▶ Excerpt
========================

Using the simulator with avr-gdb is very simple. Start simulavr with::

  simulavr -g

Now simulavr opens a socket on port 1212. If you need another port
give the port number with::

  simulavr -p5566

which will start simulavr with avr-gdb socket at port 5566.

After that you can start avr-gdb or ddd with avr-gdb::

  avr-gdb
  
or::

  ddd --debugger avr-gdb

In the comandline of ddd or avr-gdb you can now enter your debug commands::

  file a.out
  target remote localhost:1212
  load
  step
  step
  ....
  quit

**Attention:** In the actual implementation there is a known bug: If you
start in avr-gdb mode and give no file to execute ``-f filename``
you will run into an ``"Illegal Instruction"``.  The reason
is that simulavr runs immediately with an empty flash. But avr-gdb
is not connected and could stop the core. Solution: Please start with
``simulavr -g -f <filename>``. The problem will be fixed later.
It doesn't matter whether the filename of the simulavr command line
is identical to the filename of avr-gdb file command.  The avr-gdb
downloads the file itself to the simulator. And after downloading the
core of simulavr will be reset complete, so there is not a real problem.

========================

▶ Supplied information

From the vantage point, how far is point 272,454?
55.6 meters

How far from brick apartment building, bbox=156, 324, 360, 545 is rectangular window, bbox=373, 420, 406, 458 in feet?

========================

▶ What to work on
From the simulavr excerpt, list each distinct debug command shown in the example sequence entered at the ddd or avr-gdb command line, giving each only once. None of the lines is required for what follows.

▶ Response to this exercise
- file a.out
- target remote localhost:1212
- load
- step
- quit